The threat of being hit with a 5k fine for jetting off to sunnier climes has cast a dark cloud over many Brit's holiday plans this summer. As a result, searches for staycations are understandably on the rise and, for savvy landlords anyway, this could be a summer to remember.
Hotel platform, Hoo, analysed 60 major UK destinations located across the country, the coastline and major urban hubs, looking at the cost of renting, the cost of buying and what return is available for those considering a holiday let investment.
While people associate staycations with a trip to the countryside or seaside, better rental yields for those looking to invest in a holiday let can be found via holiday homes for city breaks.
Cities typically offer annual rental yields of 4.6%, compared to 3.5% in the country and 3.3% at the seaside, according to the latest research by Hoo, the hotel room offer platform.
They are cheaper too, with a typical price of £189,938, compared to £243,505 in the countryside and £248,359 by the sea.
The best cities for investors
Of course, it depends on where you invest.
The best city rental yields can be found in Glasgow (7.2%), Belfast (6.2%) and Newcastle (5.6%), and average house prices in the areas are relatively affordable, at £149,565, £140,750 and £167,246 respectively.
At the other end of the spectrum, Leicester offers the worst rental yields (3.7%) of the cities analysed, followed by Cardiff (3.9%) and London (4.0%).
In the capital prices average at £496,006, making it a tough place for investors to buy without deep pockets. Bristol and Edinburgh are the second and third most expensive cities, at £311,829 and £288,899, offering yields of 4.2% and 4.6% apiece.
While rental yields are typically lower in the countryside, the best can be found in Bangor, Wales (4.7%).
In Scotland, Dumfries leads the way on yields (4.1%), while Bury St Edmunds in Suffolk (4.1%) is a competitive area for those looking to invest in an English countryside holiday let.
The worst area analysed based on yield is Builth Wells in Wales, with a return of just 2.6%. Tetbury in the Cotswolds also offers a meagre yield of 2.8%, followed by Market Harborough at 3.0%.
With homes by the sea, yields vary less than in the cities and countryside, as returns stand between 3.9% and 2.7%.
The best three areas are Tynemouth in Northumberland, Brighton in East Sussex and Crosby in Merseyside, all offering a 3.9% return. However, Brighton has far higher house prices than the other two, at £389,855 compared to £175,589 in Tynemouth and £182,316 in Crosby.

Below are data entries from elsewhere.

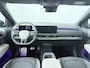 Kia EV3 GT-Line Business Edition 81.4 kWh - Sfeerverlichting - Adaptieve cruise control - Climate control - AppleCarplay - Android Auto Fabrieksgarantie tot 04-2033 of 150.000km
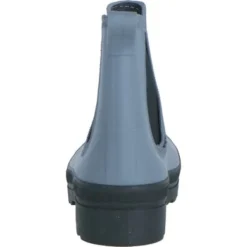 Gevavi Enkellaars 4200 Sebs Grijs -Pikeur || Cavallo || Dublin Verkoopwinkel agradi 44613561 4.ae71e4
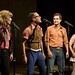 Diane Atwood Photo 40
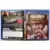 PS4 Games - Call of duty World War II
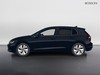 Volkswagen Golf 2.0 tdi scr 115cv edition plus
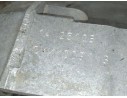 CAJA CAMBIOS CYX 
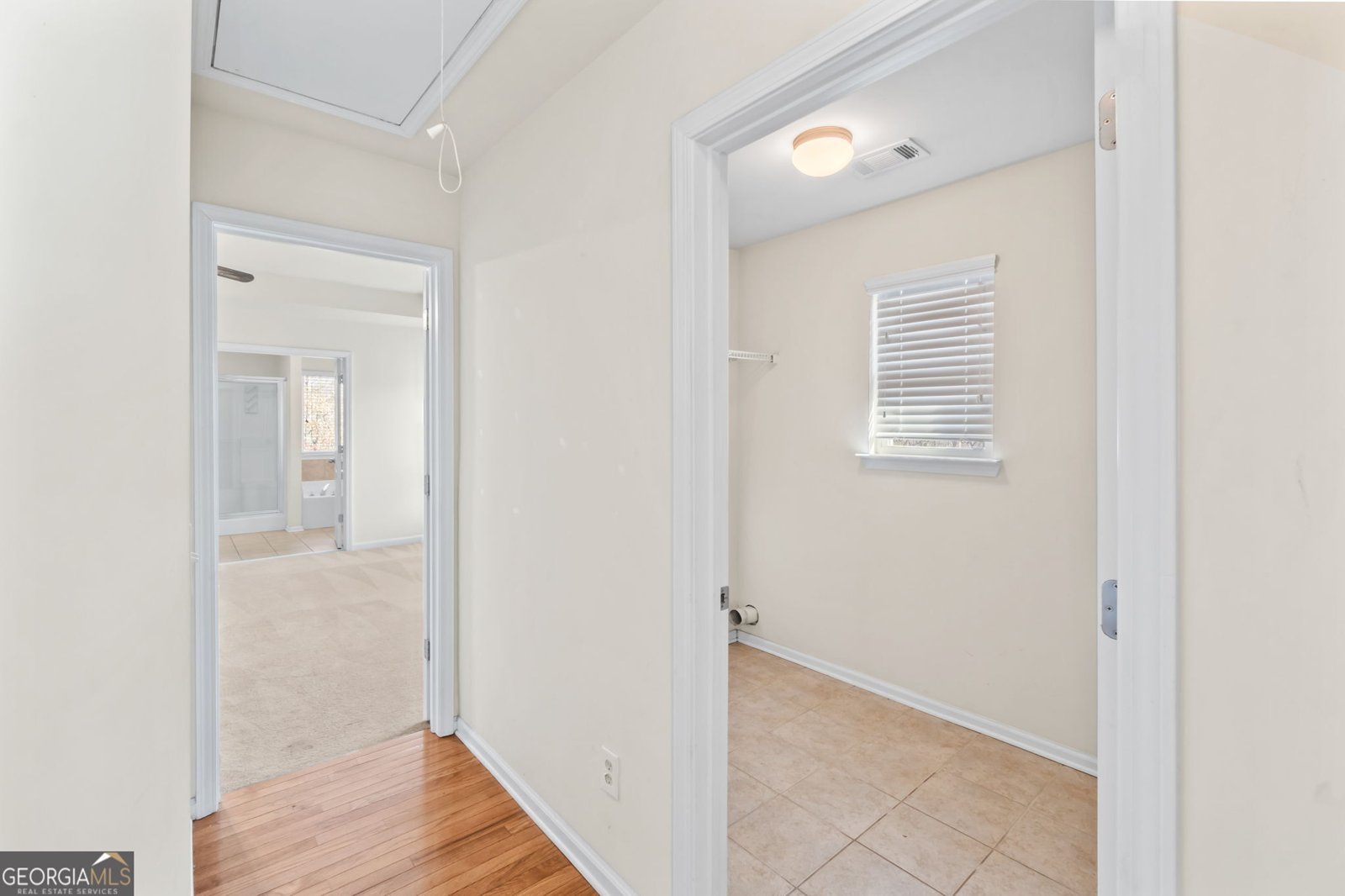 4568 White Horse Drive Braselton - Photo 23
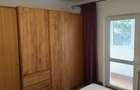 Inchiriere apartament 2 camere zona Observator - 13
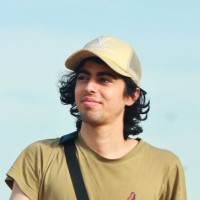 Erfan Imani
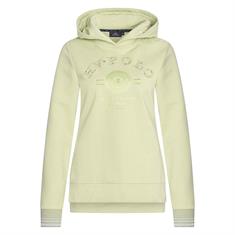 Pull HVPGoldie HV POLO
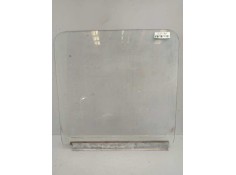 Recambio de luna delantera izquierda para mercedes-benz sk / om 402 la / 442 la 1844 bm 655 gran espacio referencia OEM IAM   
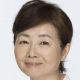 Kazue Tsunogae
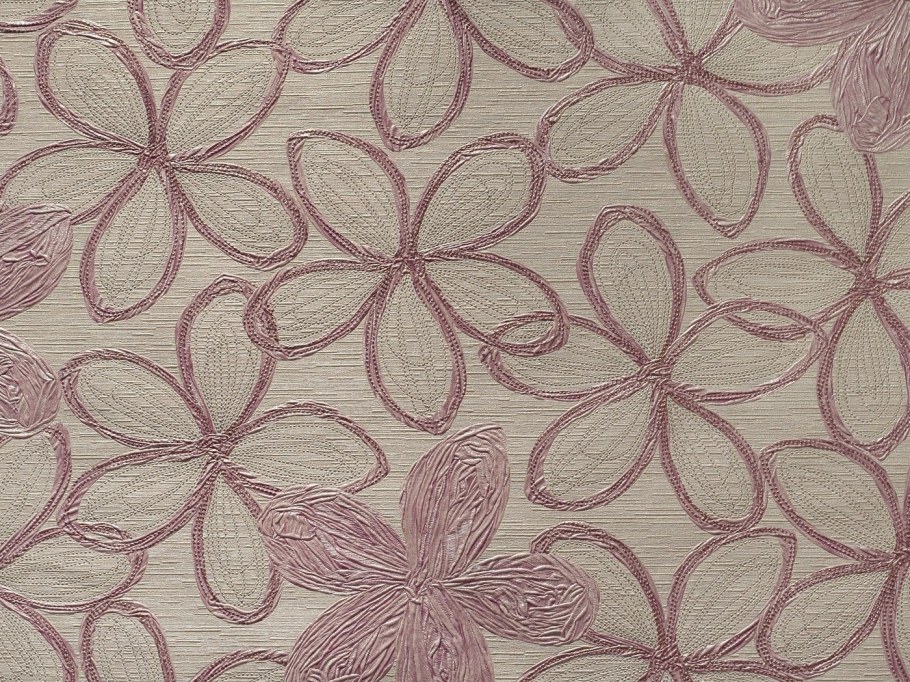 Elysium софт е43204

The worst seaside areas for holiday let investors are Salcombe in Devon and Southwold in East Suffolk, offering an average yield of just 2.7%
Adrian Murdock, Hoo Co-founder, commented: “Due to the current situation, Brits are still looking for a break closer to home this year, meaning there should be strong demand for holiday homes as the weather improves and the holiday season approaches.
"Cities tend to be more profitable on average, though our research highlights that there are plenty of valuable areas for investors in the countryside, and to a lesser extent that’s also true at the seaside.
"Of course, for many, a holiday let serves a dual purpose and so a city-based investment probably won’t carry that much appeal. The good news is, that whether you’re keen on the city, country or coast, there are plenty of options at all budgets that provide healthy returns.”